Speaking of Bureaucracy and Responsibility

Here’s Philip Howard in the Wall Street Journal:

Americans don’t feel free to reach inside themselves and make a difference. The growth of litigation and regulation has injected a paralyzing uncertainty into everyday choices. All around us are warnings and legal risks. The modern credo is not "Yes We Can" but "No You Can’t." Our sense of powerlessness is pervasive. Those who deal with the public are the most discouraged. Most doctors say they wouldn’t advise their children to go into medicine. Government service is seen as a bureaucratic morass, not a noble calling. Make a difference? You can’t even show basic human kindness for fear of legal action. Teachers across America are instructed never to put an arm around a crying child.

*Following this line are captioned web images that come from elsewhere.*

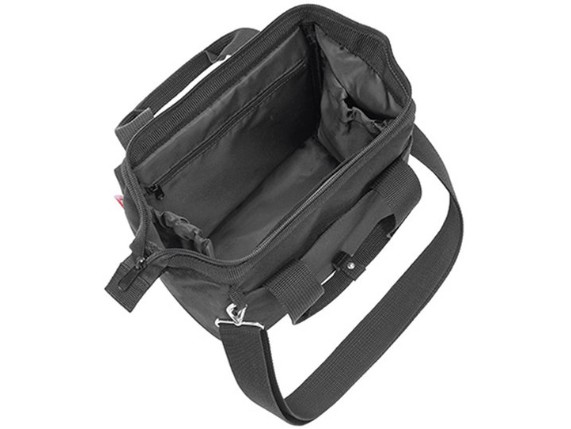 Roomy schwarz (2) csm_0372s_1_0509bad0b2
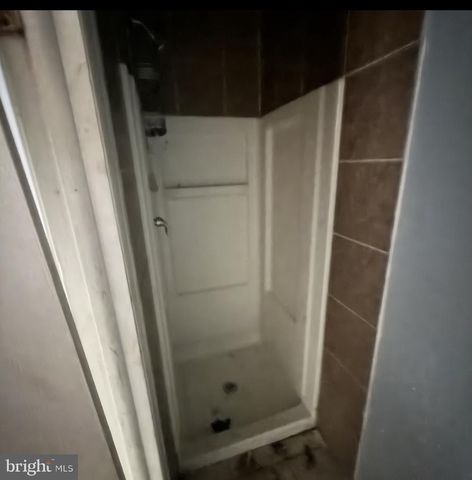 2003 ALLEGHENY AVE, Philadelphia, PA 19134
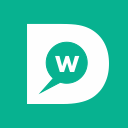 wpDiscuz Logo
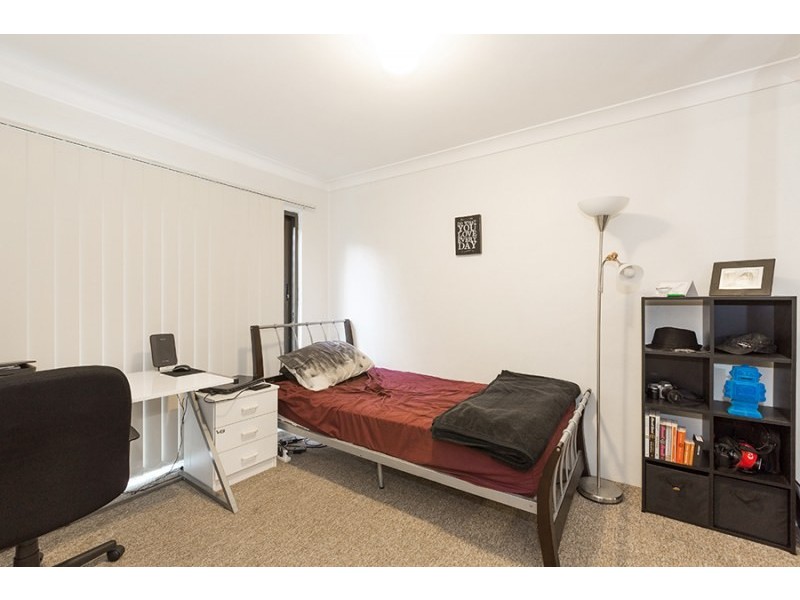 20/131-139 Oak Road, Kirrawee NSW 2232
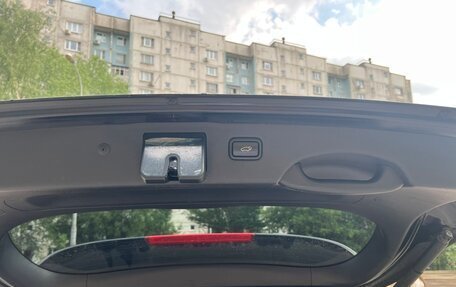 KIA Sorento III Prime рестайлинг, 2018 год, 2 550 000 рублей, 10 фотография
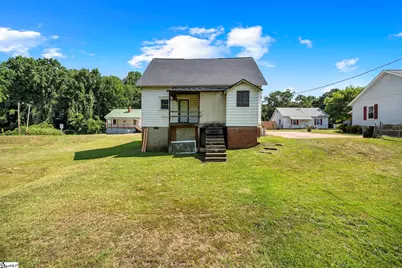 425 Pennsylvania Avenue, Greer, SC 29650 - Photo 22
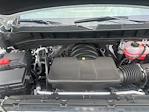 New 2025 Chevrolet Silverado 1500 LTZ Crew Cab 4WD Pickup for sale #5C5864 - photo 35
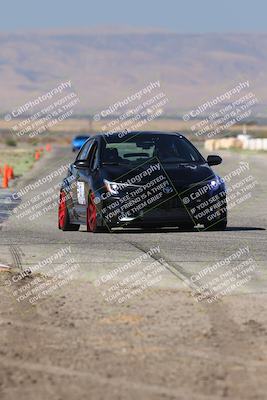 media/Oct-04-2025-OnGrid (Sat) [[44bd565ffa]]/Purple Group/Sunrise/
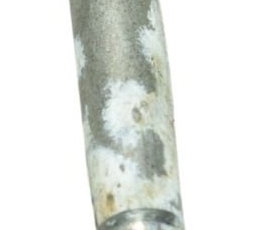 Parafuso Amortecedor Traseiro Honda Nc 700 12-15 Original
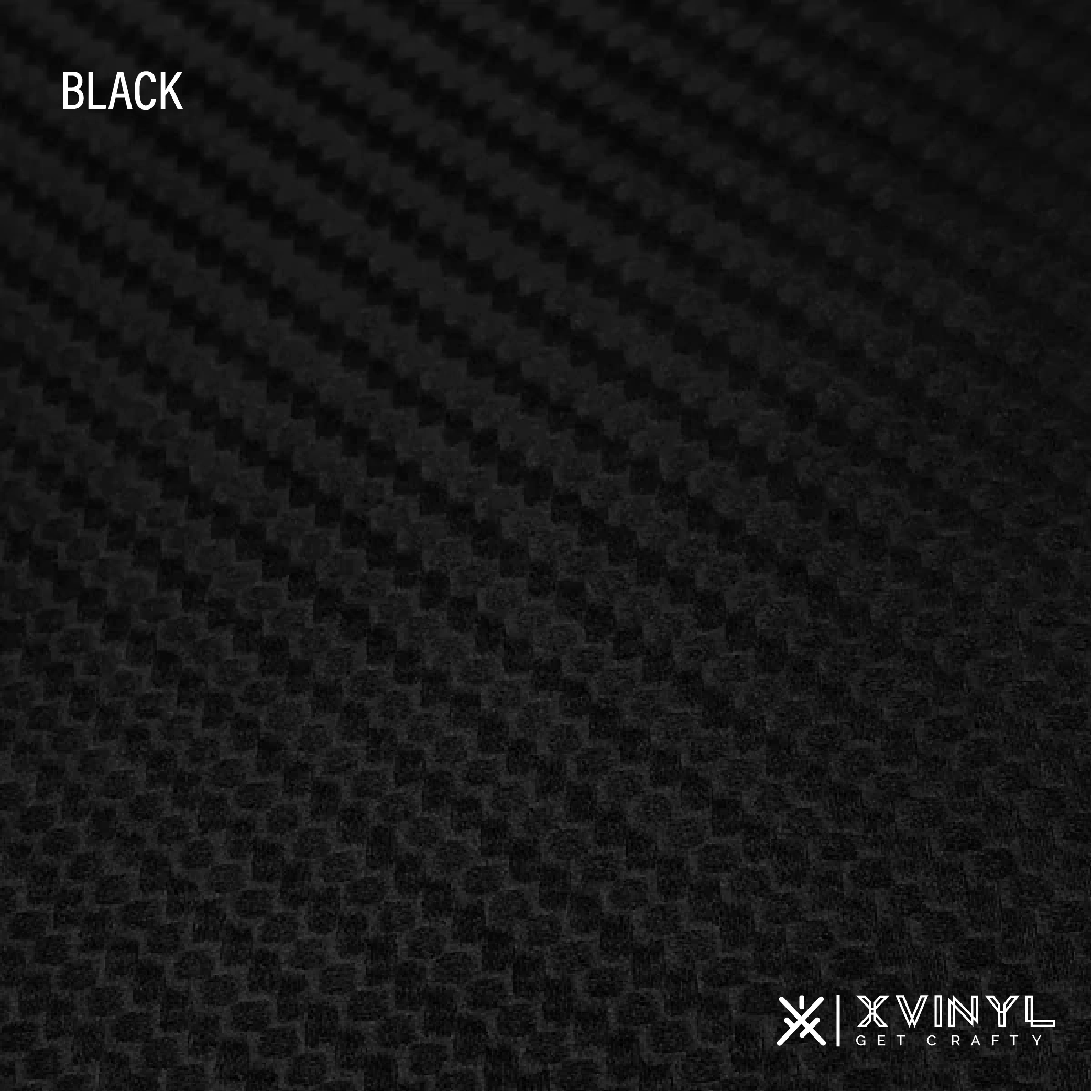 XVinyl Carbon Flex Heat Transfer Vinyl - Premium HTV for Cotton, Polyester, Blends, Lycra, Spandex, and More XVinyl Carbon Flex Heat Transfer Vinyl - Premium HTV for Cotton, Polyester, Blends, Lycra, Spandex, and More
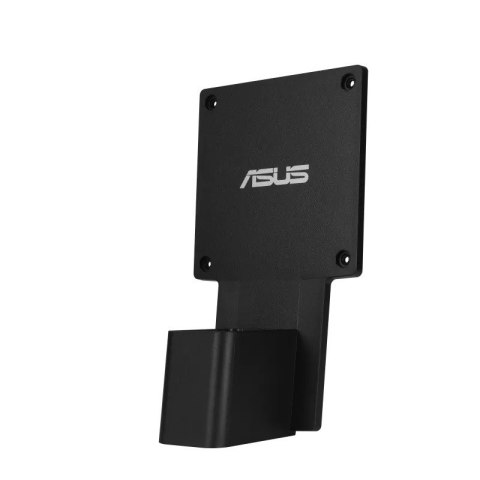 Uchwyt do miniPC MKT02 Asus Uchwyt do miniPC MKT02 Asus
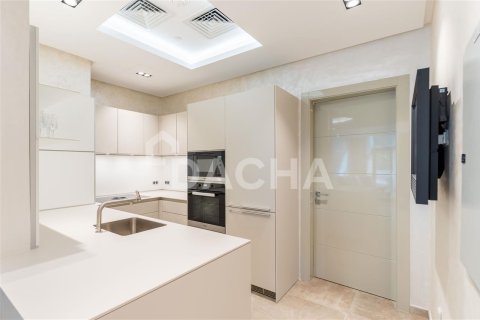 Apartment in Palm Jumeirah, Dubai 1 bedroom, 138.4 sq.m. № 6873 - photo 9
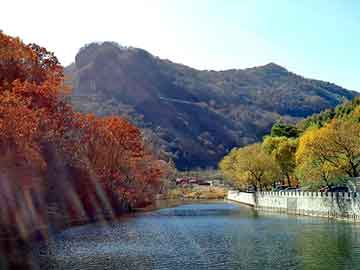 新澳門六開彩開獎(jiǎng)網(wǎng)站——探索彩票開獎(jiǎng)的權(quán)威平臺(tái)，澳門六開彩開獎(jiǎng)網(wǎng)站，權(quán)威平臺(tái)探索彩票開獎(jiǎng)奧秘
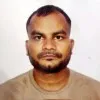 ALI FARHAD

The idea of freedom as personal power got pushed aside in recent decades by a new idea of freedom -- where the focus is on the rights of whoever might disagree. Daily life in America has been transformed. Ordinary choices -- by teachers, doctors, officials, managers, even volunteers -- are paralyzed by legal self-consciousness. Did you check the rules? Who will be responsible if there’s an accident? A pediatrician in North Carolina noted that "I don’t deal with patients the same way any more. You wouldn’t want to say something off the cuff that might be used against you."

Read the whole thing. 

Update: By way of connecting Howard’s point to the question of the size and scope of government, Megan McArdle explains where the rules come from:

Private web development is far--far, far, far, FAR--from perfect, of course. But government IT is worse than, IMHO, it has to be. It’s not, as some conservatives would have it, that government professionals are inherently incompetent.

It’s that government systems treat them as if they are incompetent. That a) selects for the actually incompetent and b) insures that change or creativity are near-impossible.


This is because we treat every issue not as problems for agencies to work on, but something that must be covered by A RULE. You cannot trust the Social Security Administration to care whether disabled people have access, so you have to mandate it. And if that clumsily drawn mandate cuts off ten other features that would help people access social security information, well . . . DIDN’T YOU SEE THERE’S A RULE????!!!



P.S. I don’t actually know any conservatives who think the way McArdle suggests. It might be true, however, that certain people seem to say that because one does not always have time to provide the full explanation.